The MSP aims to ensure critical minerals are produced, processed, and recycled in a manner that helps countries realize the full benefit of their natural resource endowments. The MSP will catalyze investment from governments and the private sector for strategic opportunities – across the full value chain – that adhere to the highest environmental, social, and governance standards.

Resilient supply chains, particularly for critical minerals, are also essential for the clean energy transition, a key part of the Biden Administration’s efforts to combat the climate crisis.

From day one, climate has been at the forefront of the foreign policy of the Biden-Harris Administration. We must do everything we can to accelerate the energy transition to meet our climate goals – specifically to ensure that the planet’s temperature rises no more than 1.5 degrees Celsius.

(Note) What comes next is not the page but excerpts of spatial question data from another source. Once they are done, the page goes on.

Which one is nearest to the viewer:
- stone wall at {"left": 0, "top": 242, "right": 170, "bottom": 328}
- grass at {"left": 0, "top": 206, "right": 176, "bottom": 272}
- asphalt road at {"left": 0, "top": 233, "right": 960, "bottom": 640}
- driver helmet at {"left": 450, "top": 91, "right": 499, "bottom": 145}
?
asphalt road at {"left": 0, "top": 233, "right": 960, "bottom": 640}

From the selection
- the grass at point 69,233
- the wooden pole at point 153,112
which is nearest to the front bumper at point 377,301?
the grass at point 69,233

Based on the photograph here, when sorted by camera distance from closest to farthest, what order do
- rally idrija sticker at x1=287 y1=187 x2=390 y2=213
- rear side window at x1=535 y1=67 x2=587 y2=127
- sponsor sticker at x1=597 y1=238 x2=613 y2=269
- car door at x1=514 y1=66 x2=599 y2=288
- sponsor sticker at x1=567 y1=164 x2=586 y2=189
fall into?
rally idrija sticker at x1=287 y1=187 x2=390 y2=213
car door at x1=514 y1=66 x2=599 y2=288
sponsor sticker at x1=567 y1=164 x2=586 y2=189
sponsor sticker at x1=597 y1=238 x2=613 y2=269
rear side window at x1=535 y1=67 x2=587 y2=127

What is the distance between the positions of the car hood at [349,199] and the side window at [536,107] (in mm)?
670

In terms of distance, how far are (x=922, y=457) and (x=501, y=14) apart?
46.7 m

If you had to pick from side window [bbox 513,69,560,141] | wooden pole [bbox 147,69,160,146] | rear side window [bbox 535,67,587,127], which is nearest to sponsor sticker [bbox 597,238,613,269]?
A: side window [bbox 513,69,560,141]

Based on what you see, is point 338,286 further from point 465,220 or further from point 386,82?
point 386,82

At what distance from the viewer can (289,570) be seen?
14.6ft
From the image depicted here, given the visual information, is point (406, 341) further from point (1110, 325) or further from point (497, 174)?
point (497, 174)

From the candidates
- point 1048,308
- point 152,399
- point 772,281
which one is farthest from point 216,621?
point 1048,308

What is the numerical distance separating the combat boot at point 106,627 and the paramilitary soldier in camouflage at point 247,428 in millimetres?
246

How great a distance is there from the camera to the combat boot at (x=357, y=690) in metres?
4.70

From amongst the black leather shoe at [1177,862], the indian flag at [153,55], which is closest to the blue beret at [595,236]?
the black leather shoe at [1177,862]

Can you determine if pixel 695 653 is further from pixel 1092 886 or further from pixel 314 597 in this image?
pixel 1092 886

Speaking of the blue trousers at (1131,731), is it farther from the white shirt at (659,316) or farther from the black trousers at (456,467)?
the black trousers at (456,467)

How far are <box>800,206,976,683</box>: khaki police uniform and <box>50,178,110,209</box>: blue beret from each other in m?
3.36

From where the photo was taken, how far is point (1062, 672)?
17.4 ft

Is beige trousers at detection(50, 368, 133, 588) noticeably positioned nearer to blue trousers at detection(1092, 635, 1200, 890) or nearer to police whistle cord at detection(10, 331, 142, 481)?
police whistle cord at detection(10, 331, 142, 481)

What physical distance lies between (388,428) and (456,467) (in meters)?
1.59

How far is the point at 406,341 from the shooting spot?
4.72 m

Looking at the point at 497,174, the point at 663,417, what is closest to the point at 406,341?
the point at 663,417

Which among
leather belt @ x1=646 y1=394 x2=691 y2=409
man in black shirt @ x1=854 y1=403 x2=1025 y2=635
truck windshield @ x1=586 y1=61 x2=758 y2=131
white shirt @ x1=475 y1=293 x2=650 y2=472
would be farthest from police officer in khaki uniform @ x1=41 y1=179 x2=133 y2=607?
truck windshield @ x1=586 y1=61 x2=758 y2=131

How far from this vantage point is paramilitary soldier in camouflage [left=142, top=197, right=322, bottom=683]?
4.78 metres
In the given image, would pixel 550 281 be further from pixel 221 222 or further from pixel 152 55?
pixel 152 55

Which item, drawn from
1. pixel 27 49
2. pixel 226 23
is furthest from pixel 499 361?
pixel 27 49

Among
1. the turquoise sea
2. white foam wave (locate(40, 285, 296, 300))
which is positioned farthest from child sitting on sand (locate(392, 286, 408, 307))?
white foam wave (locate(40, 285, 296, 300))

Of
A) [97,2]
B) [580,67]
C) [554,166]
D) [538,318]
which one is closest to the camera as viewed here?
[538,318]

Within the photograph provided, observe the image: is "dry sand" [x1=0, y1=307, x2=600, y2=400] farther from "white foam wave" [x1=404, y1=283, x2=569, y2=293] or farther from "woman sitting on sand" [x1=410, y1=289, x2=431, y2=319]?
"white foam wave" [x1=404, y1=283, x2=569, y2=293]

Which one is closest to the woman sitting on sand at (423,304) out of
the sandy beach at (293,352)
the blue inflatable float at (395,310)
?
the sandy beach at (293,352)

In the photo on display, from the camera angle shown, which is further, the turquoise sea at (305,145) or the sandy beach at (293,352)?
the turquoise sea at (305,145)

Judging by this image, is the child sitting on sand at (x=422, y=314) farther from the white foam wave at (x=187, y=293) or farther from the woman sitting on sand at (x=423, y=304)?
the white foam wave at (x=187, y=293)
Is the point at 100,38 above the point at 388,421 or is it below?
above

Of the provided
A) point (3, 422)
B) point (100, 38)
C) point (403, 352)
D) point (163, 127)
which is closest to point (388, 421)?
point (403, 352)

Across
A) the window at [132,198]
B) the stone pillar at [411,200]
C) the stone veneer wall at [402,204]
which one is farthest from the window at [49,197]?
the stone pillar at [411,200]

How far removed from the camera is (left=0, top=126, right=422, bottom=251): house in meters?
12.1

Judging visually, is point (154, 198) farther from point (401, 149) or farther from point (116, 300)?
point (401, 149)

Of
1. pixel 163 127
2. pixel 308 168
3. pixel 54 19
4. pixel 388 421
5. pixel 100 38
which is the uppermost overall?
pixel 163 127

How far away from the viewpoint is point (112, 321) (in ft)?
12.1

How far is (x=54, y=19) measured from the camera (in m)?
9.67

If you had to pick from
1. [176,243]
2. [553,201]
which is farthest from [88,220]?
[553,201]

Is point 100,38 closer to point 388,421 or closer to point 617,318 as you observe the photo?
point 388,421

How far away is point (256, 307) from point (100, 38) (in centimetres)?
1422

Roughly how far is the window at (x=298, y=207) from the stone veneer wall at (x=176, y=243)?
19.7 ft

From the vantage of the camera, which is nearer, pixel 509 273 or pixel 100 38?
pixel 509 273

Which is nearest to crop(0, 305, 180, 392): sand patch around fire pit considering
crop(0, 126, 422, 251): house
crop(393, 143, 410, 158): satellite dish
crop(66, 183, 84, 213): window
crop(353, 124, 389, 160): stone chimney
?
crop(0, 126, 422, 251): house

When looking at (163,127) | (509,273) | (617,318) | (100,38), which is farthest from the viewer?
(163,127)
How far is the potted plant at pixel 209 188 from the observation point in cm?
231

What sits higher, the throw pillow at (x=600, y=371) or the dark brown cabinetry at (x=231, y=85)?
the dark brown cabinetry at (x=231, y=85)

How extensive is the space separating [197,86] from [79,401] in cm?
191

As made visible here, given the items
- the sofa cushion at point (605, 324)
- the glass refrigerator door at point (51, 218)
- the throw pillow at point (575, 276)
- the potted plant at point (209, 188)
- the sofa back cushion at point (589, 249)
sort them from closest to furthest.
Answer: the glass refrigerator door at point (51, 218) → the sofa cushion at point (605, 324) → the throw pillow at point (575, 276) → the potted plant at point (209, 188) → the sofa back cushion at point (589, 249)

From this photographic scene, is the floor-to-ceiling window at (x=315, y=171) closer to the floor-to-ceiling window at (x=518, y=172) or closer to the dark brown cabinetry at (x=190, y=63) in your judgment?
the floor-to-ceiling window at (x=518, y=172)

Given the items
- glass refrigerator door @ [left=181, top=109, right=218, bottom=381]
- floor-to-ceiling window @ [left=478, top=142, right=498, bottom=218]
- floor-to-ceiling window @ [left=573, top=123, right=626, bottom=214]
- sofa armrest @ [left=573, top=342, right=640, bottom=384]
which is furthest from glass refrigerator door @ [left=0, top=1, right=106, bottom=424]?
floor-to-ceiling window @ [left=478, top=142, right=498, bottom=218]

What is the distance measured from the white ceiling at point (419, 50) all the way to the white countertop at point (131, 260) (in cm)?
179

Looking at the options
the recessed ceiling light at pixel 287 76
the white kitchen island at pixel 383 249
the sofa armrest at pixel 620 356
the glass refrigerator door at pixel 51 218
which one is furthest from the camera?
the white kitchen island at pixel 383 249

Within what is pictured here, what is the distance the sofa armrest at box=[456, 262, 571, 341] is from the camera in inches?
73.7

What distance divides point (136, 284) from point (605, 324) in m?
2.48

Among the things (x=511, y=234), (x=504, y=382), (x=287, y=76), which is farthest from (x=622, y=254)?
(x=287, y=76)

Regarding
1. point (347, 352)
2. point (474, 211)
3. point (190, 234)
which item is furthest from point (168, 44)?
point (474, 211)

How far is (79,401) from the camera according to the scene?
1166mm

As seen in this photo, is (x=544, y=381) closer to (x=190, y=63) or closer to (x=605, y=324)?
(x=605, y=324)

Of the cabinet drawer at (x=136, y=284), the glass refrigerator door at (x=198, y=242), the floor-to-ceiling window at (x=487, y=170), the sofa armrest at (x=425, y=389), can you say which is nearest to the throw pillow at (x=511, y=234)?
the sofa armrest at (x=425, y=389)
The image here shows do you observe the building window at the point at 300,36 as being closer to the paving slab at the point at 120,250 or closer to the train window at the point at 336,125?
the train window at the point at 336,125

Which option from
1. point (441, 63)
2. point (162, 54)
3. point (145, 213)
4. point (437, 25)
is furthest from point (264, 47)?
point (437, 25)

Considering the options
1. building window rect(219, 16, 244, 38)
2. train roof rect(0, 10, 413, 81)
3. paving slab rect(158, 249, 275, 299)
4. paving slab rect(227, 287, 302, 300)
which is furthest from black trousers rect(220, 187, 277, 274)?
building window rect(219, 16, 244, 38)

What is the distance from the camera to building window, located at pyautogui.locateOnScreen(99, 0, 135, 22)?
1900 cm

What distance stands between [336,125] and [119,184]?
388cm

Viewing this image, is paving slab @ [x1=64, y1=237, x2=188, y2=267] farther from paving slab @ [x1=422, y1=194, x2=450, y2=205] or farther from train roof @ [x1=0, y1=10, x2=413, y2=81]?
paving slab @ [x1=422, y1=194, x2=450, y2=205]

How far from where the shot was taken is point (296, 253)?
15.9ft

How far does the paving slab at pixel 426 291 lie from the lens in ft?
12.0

The administration is fully committed to the clean energy transition because it is a necessity. It is a transition, and we’re pragmatic about what it means. We know it won’t happen overnight.

Renewable energy and battery storage costs continue to decline rapidly, to the point that they’re increasingly the cheapest source of new electricity generation. Energy security will ultimately be achieved through diversification of energy supplies and a clean energy transition.

We applaud Romania’s leadership in advancing energy security and making this transition to clean energy sources. President Iohannis’ COP announcement of the deployment of a “first of its kind” small modular reactor (SMR) in Romania by 2028, using U.S. industry leader NuScale, underscores our decades-long partnership on civil nuclear cooperation.

As are some others here today, I am in Bucharest for the ITU Plenipotentiary Conference, as the world gathers to agree on telecommunications policy. The United States advocates for a vibrant digital economy worldwide that enables all citizens to benefit from the promise of fifth- and future-generation (5G) wireless networks.

5G is transformative and will touch every aspect of our lives, including critical infrastructure such as transportation, electrical distribution, healthcare, and many more sectors. Therefore, the stakes for securing these networks could not be higher.

This is why the Biden-Harris Administration views the security of 5G and future networks as a high priority. They will enable critical and emerging applications, including telemedicine, public utilities, and autonomous vehicles; help bridge the digital divide; and allow all citizens around the world to take part in the future digital economy.

In addition to Radio Access Network (RAN) options, we have viable, cost-effective alternatives to untrusted suppliers now – including incumbent trusted suppliers such as Ericsson and Samsung — alongside the Open RAN-based networks.

Thank you again for the opportunity to join you today. I look forward to hearing more about ways and ideas to deepen and expand the U.S.-Romania economic and commercial relationship.